I saw her right eye went black, and realized I’d fucked up.
“You know what? I’m not feeling well today.” I mumbled as I left. Betty was yelling something, but I couldn’t care less at that point. I spent the rest of the day fearing that I’d be waking up seeing through Betty’s eyes, or what might happen now that I had two people infected with my optical abnormality, but only thing left to do was wait until midnight.
This time the pain was less intense, and sure enough, after the episode had subsided, I could see through her eyes, revealing her munching chips as she watched some shitty reality TV. I blinked, and the vision changed to that of Jason staring at a screen playing his video games. Shit. I blinked again, as if switching TV channels from Jason to Betty, and back to Jason. So now I could see through both of their eyes. Oh well. Things couldn’t possibly get any worse than this. I’ll just make sure to use strong tapes so that no one would ever look into my eye ever again, right?
Wrong. Things went spiraling out of my control. What I had realized the next day was that I kept gaining more and more visions even though my eye hadn’t made any contact with anyone, and surely this was because Jason and Betty had spread the links even further. Since then I hadn’t opened my left eye in fear of what I would see.

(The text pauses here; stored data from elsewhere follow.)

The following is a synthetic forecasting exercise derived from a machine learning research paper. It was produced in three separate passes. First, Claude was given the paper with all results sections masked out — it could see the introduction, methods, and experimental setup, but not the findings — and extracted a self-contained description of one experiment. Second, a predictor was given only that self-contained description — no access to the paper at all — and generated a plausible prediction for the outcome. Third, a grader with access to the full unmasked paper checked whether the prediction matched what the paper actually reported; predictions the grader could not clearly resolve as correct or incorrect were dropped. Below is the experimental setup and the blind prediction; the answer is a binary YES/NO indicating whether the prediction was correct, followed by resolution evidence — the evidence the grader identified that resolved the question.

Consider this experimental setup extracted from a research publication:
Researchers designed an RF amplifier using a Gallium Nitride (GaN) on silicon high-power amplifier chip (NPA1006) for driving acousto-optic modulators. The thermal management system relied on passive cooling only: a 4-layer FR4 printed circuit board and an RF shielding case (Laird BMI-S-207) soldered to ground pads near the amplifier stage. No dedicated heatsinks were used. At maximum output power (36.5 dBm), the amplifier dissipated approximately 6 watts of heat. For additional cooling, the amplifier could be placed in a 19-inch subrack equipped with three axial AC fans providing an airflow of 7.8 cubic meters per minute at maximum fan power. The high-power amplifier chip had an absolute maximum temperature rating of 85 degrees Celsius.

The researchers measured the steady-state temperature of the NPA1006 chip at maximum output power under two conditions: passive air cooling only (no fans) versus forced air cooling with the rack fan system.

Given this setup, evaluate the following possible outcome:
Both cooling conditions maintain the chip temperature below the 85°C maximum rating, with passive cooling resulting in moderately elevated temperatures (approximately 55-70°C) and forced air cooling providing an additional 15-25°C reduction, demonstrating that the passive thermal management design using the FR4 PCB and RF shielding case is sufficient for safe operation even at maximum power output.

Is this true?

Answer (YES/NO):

Surely y’all think this ain’t a big deal, but the headaches that come in the night are a monstrosity, and I don’t know what to do to stop it from spreading further, or if there would be any side effect that would happen to me. I live in fear every day of something horrible happening; should I just gouge my eyeball out? Should I just scratch my cornea off and have it transplanted again? Worse comes to worse, that’ll probably be my last resort.
But I just realized that I need to learn of my donor’s identity, and why they died. I’m hoping that this could help me solve whatever the fuck is going on.
I’ve taken leave from work, because this takes serious priority. Wish me luck, everyone, and pray it doesn’t get to you before I do something about it.
None of us would be happy about that.